The overall imaging missed care opportunities rate was 8.2% (599/7,275) over the study period. Statistical χ2 analyses revealed statistically significant differences in imaging missed care opportunity rates by age group category, income category, insurance payor category, self-reported race/ethnicity, self-reported language, wait day category, imaging modality, location where the exam was performed, use of intravenous contrast agent and use of sedation during the exam. Toddlers shared the highest proportion of imaging missed care opportunities, at 12.5%, while adolescents had the lowest share of imaging missed care opportunities at 6.5%. In terms of ethnicity, African Americans shared the highest proportion of imaging missed care opportunities, with 18.2%, compared to 6.2% among Whites. Children whose primary language was Spanish had the highest share of imaging missed care opportunities, at 13.5%, compared to 7.5% of English-speaking patients.
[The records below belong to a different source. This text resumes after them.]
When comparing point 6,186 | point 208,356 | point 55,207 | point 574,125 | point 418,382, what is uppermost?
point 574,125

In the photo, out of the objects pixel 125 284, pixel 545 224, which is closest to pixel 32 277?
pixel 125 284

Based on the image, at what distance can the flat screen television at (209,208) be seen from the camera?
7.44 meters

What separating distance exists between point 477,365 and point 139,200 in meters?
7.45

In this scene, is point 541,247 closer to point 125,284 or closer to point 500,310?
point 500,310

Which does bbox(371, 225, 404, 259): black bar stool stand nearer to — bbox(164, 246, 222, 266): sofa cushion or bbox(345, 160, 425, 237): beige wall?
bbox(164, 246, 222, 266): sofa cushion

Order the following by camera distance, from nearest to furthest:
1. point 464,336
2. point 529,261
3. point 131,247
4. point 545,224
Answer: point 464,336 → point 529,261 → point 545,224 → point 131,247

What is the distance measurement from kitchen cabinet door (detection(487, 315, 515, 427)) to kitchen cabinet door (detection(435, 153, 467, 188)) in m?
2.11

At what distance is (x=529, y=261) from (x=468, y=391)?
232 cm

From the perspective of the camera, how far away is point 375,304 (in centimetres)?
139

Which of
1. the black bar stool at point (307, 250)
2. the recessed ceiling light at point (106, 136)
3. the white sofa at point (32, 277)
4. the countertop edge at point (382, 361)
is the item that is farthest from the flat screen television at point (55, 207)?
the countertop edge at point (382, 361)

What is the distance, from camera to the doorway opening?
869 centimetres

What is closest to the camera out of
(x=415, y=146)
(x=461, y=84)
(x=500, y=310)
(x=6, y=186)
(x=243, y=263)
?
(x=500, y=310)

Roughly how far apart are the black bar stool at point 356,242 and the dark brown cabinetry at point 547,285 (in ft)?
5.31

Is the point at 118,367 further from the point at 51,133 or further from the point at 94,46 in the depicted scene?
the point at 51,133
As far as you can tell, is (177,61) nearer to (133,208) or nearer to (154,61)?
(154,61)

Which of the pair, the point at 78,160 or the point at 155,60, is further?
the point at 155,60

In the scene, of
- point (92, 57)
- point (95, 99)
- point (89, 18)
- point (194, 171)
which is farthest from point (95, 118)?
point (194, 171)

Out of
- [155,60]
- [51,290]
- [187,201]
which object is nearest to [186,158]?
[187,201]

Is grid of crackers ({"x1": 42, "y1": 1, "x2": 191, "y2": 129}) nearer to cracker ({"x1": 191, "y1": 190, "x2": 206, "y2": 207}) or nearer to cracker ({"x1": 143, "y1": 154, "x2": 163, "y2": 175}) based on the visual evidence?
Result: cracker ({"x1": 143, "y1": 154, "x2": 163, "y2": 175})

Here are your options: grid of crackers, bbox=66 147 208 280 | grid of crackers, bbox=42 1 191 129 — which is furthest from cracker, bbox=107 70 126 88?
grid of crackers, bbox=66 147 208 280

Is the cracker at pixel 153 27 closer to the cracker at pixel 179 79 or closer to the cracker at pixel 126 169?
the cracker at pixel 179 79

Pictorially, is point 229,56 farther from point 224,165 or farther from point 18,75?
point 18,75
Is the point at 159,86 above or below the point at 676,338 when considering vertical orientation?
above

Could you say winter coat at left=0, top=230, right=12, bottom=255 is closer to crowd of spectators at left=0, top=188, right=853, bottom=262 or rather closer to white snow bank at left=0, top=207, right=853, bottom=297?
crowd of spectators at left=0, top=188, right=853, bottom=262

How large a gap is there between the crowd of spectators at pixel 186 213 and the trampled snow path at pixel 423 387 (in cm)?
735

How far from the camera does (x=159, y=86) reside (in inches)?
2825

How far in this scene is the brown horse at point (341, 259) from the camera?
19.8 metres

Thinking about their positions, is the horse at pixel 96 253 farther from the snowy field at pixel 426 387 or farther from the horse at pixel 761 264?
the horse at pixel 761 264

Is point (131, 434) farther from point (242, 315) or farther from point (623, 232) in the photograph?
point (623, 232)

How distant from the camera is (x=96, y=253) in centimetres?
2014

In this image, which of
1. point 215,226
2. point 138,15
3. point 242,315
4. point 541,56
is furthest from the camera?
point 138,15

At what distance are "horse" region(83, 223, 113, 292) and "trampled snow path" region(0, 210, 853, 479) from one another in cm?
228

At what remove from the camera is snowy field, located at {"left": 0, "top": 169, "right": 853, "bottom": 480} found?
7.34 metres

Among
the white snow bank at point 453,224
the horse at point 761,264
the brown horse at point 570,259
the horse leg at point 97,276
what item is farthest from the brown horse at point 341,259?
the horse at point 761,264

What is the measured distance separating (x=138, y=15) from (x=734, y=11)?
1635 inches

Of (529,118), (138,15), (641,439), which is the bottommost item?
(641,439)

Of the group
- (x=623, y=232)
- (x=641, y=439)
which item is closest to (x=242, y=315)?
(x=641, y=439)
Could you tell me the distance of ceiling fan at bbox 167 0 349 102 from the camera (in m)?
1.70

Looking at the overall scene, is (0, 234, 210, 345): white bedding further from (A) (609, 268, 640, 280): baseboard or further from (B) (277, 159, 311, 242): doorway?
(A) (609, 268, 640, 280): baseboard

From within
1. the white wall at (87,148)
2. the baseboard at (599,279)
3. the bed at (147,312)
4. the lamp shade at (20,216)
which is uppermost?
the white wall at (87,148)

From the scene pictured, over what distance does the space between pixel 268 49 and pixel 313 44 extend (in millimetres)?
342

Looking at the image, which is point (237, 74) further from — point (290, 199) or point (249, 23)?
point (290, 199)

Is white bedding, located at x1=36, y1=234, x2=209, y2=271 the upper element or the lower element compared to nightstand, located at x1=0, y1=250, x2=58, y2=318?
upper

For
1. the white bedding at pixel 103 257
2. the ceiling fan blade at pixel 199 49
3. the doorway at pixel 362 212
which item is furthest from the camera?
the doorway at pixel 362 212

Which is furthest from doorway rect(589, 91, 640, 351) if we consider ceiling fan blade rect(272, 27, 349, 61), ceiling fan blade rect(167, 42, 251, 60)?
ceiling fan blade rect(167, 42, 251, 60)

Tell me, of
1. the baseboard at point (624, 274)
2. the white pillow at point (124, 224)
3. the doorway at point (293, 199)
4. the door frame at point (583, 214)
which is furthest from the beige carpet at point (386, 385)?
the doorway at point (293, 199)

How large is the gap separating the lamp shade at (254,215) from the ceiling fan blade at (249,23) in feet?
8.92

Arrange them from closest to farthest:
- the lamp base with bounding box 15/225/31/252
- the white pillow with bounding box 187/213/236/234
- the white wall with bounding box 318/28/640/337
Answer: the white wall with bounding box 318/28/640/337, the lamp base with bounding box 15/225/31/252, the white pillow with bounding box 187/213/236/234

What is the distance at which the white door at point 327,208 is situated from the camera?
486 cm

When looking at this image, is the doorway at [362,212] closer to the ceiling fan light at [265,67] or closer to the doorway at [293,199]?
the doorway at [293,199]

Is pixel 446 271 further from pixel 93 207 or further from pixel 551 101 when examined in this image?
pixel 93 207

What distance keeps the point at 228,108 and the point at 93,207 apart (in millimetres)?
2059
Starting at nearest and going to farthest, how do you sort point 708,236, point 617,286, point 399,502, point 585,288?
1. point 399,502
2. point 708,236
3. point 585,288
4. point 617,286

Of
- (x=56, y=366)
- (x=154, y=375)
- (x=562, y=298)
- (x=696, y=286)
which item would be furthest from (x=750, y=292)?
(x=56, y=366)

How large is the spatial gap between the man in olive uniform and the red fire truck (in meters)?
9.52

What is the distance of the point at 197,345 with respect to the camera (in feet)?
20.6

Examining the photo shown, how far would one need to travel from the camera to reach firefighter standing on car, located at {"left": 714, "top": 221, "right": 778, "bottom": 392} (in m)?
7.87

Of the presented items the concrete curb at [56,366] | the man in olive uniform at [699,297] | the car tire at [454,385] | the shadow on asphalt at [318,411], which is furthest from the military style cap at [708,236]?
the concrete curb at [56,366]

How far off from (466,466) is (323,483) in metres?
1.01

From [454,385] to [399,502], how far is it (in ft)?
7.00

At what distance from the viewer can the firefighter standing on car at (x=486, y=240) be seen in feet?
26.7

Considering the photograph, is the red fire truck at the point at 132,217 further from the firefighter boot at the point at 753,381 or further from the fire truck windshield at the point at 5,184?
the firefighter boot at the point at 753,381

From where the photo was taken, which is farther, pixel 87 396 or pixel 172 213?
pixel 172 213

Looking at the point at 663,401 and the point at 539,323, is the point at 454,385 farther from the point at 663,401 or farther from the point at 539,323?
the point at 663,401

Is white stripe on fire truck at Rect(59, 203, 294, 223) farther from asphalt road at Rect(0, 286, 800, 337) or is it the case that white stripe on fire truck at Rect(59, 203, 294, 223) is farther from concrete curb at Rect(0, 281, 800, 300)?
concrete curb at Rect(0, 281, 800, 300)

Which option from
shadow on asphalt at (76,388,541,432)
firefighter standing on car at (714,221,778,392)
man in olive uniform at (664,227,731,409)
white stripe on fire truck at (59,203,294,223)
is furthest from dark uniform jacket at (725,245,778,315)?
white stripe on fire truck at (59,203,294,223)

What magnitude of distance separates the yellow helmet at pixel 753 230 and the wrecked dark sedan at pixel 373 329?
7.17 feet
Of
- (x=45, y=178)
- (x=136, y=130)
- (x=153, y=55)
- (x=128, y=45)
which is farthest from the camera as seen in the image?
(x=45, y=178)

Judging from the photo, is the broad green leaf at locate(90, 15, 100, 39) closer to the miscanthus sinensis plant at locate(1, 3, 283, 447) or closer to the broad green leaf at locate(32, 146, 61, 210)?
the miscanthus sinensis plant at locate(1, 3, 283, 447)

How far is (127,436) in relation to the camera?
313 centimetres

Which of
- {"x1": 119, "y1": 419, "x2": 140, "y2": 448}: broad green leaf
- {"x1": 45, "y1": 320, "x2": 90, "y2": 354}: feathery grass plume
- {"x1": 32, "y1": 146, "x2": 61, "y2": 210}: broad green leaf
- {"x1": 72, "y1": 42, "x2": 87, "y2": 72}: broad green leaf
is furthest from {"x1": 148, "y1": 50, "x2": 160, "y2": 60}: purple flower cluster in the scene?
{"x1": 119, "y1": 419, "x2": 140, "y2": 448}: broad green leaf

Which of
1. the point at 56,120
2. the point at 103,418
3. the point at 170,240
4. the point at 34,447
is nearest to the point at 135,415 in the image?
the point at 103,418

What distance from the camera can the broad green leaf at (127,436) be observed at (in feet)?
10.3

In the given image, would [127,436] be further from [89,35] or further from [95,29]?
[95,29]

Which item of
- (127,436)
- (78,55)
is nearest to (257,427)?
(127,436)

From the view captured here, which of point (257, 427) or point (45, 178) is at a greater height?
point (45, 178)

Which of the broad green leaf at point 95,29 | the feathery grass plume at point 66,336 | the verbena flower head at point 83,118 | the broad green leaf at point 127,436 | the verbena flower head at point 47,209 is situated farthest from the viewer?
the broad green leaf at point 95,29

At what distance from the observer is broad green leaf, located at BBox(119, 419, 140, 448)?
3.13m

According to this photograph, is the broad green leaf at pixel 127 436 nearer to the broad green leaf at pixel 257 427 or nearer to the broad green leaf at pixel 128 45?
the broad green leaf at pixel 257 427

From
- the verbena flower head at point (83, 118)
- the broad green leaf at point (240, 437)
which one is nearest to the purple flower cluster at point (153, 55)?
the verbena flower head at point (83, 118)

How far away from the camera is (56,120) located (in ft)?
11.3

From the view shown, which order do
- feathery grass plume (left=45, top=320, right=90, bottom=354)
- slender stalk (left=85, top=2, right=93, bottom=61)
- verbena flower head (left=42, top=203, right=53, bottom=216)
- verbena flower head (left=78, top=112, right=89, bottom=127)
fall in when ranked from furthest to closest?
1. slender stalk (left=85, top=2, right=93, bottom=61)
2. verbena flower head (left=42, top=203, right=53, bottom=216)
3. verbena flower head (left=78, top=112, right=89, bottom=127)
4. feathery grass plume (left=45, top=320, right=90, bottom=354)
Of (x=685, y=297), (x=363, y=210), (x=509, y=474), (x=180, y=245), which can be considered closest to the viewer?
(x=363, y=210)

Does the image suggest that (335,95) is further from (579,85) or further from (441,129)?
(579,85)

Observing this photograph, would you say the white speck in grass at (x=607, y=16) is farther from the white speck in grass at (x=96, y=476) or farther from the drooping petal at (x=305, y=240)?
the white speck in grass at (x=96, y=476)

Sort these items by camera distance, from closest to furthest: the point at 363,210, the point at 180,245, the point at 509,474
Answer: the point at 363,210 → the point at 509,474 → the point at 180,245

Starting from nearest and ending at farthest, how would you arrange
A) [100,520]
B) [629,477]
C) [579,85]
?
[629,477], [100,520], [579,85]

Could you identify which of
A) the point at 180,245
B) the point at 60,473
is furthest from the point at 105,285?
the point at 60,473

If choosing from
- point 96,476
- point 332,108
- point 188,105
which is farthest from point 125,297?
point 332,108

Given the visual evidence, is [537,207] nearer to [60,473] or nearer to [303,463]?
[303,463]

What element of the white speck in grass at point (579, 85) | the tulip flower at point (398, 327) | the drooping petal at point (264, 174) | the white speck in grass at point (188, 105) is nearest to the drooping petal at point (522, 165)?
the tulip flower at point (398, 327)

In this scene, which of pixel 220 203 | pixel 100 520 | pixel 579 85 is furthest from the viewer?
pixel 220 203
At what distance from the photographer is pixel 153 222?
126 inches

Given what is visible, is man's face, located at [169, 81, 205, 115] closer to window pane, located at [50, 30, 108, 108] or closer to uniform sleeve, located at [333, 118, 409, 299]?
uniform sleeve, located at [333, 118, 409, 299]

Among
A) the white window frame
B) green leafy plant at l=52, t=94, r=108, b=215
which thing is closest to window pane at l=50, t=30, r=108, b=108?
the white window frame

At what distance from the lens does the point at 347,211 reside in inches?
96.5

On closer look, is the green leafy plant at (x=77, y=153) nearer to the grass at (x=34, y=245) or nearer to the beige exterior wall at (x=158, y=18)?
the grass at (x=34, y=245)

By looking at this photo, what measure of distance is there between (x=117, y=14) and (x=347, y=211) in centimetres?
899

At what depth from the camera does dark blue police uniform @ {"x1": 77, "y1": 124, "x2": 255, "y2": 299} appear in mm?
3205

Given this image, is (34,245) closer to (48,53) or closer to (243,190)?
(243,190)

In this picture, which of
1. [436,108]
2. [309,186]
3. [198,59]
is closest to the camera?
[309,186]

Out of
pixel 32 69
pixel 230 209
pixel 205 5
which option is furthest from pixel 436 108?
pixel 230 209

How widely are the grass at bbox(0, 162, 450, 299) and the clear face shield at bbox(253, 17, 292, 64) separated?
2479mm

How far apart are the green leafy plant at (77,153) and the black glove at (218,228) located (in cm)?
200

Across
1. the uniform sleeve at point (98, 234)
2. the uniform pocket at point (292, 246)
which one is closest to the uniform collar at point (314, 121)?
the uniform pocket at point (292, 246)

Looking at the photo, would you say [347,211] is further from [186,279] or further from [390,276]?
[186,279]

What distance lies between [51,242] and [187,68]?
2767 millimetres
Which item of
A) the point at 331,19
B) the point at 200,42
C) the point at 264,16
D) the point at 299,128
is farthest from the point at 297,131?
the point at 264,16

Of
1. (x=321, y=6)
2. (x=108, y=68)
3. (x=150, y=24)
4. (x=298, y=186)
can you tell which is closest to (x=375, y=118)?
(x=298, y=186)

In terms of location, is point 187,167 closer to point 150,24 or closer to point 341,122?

Last, those with Medicaid insurance had the highest share of imaging missed care opportunities, with 15.7%, compared to those with commercial insurance at 6.4%. Additional details are provided in Table 2.

Table 2.

Chi-square analyses of factors associated with pediatric imaging missed care opportunities^a

Characteristics	Completed encounters (% of row)	Imaging missed care opportunities (% of row)	P-value
Developmental age group^b			<0.001
Infant (<2 years)	1,673 (90.7)	171 (9.3)
Toddler (3–5 years)	572 (87.5)	82 (12.5)
Elementary (6–12 years)	1,838 (91.7)	167 (8.3)
Adolescent (13–17 years)	2,593 (93.5)	179 (6.5)
Race/ethnicity^b			<0.001
White	4,737 (93.8)	311 (6.2)
Black/African American	337 (81.8)	75 (18.2)
Hispanic	641 (85.8)	106 (14.2)
Asian	281(92.4)	23 (7.6)
Other	406 (87.7)	57 (12.3)
Not recorded or declined	274 (92.3)	117 (7.7)
Primary language^b			<0.001
English	5,894 (92.5)	479 (7.5)
Spanish	557 (86.5)	87 (13.5)
Other	225 (87.2)	33 (12.8)
Insurance type^b			<0.001
Commercial	5,393 (93.6)	369 (6.4)
Medicaid	1,081 (84.3)	201 (15.7)
Self-pay	157 (89.7)	18 (10.3)
Other	45 (80.4)	11 (19.6)
Median household income of patient ZIP code^b			<0.001
<$50,000	2,056 (86.6)	318 (13.4)
$50,000–74,999	2,038 (93.2)	149 (6.8)
$75,000–99,999	1,180 (93.9)	76 (6.1)
$100,000+	1,402 (96.2)	56 (3.8)
Location of imaging^b			<0.001
Main hospital campus	4,547 (90.2)	496 (9.8)
Free-standing imaging center	2,129 (95.4)	103 (4.6)
Imaging modality^b			<0.001
CT	439 (93.2)	32 (6.8)
MRI	2,557 (95.8)	111 (4.2)
Nuclear medicine	524 (91.1)	51 (8.9)
Fluoroscopy	312 (89.1)	38 (10.9)
Ultrasound	2,844 (88.6)	367 (11.4)
Wait days^b			<0.001
<7	2,507 (96.3)	95 (3.7)
7–21	2,058 (90.4)	218 (9.6)
>21	2,111 (88.0)	286 (12.0)
Radiation use during exams			0.60
Without radiation	5,386 (91.8)	478 (8.2)
With radiation	1,290 (91.4)	121 (8.6)
Sedation use during exams^c			0.02
Without sedation	5,976 (91.5)	554 (8.5)
With sedation	700 (94.0)	45 (6.0)
IV contrast use during exams^c			0.03
Without contrast agent	4,588 (91.3)	438 (8.7)
With contrast agent	2,088 (92.8)	161 (7.2)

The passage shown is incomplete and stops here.